__Text excerpt__.
FOR nearly ten years my health had been declining; and for some while before
I set forth upon my voyage, I believed I was come to the afterpiece of life, and
had only the nurse and undertaker to expect. It was suggested that I should try
the South Seas; and I was not unwilling to visit like a ghost, and be carried
like a bale, among scenes that had attracted me in youth and health. I chartered
accordingly Dr. Merrit's schooner yacht, the CASCO, seventy-four tons register;
sailed from San Francisco towards the end of June 1888, visited the eastern
islands, and was left early the next year at Honolulu. Hence, lacking courage to
return to my old life of the house and sick-room, I set forth to leeward in a
trading schooner, the EQUATOR, of a little over seventy tons, spent four months
among the atolls (low coral islands) of the Gilbert group, and reached Samoa
towards the close of '89. By that time gratitude and habit were beginning to
attach me to the islands; I had gained a competency of strength; I had made
friends; I had learned new interests; the time of my voyages had passed like
days in fairyland; and I decided to remain. I began to prepare these pages at
sea, on a third cruise, in the trading steamer JANET NICOLL. If more days are
granted me, they shall be passed where I have found life most pleasant and man
most interesting; the axes of my black boys are already clearing the foundations
of my future house; and I must learn to address readers from the uttermost parts
of the sea.

__Data block__.
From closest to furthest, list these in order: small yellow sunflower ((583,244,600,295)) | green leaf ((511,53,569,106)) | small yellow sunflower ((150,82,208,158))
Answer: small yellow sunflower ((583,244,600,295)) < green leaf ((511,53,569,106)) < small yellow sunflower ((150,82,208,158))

__Exercise tasks__.
**a.** Do these statements agree with the South Seas voyage passage? For each, answer yes or no and quote the passage's deciding words.
(i) The CASCO sailed from San Francisco toward the end of June 1888.
(ii) The EQUATOR was a steamer.
(iii) Preparation of these pages began on land in Samoa.
**b.** Carry the South Seas voyage passage forward from its final sentence with the next paragraph.

__Responses for each task__.
**a.**
(i) Yes: "sailed from San Francisco towards the end of June 1888"
(ii) No: "a trading schooner, the EQUATOR"
(iii) No: "I began to prepare these pages at sea, on a third cruise, in the trading steamer JANET NICOLL"

**b.**
That I should thus have reversed the verdict of Lord Tennyson's hero is less
eccentric than appears. Few men who come to the islands leave them; they grow
grey where they alighted; the palm shades and the trade-wind fans them till they
die, perhaps cherishing to the last the fancy of a visit home, which is rarely
made, more rarely enjoyed, and yet more rarely repeated. No part of the world
exerts the same attractive power upon the visitor, and the task before me is to
communicate to fireside travellers some sense of its seduction, and to describe
the life, at sea and ashore, of many hundred thousand persons, some of our own
blood and language, all our contemporaries, and yet as remote in thought and
habit as Rob Roy or Barbarossa, the Apostles or the Caesars.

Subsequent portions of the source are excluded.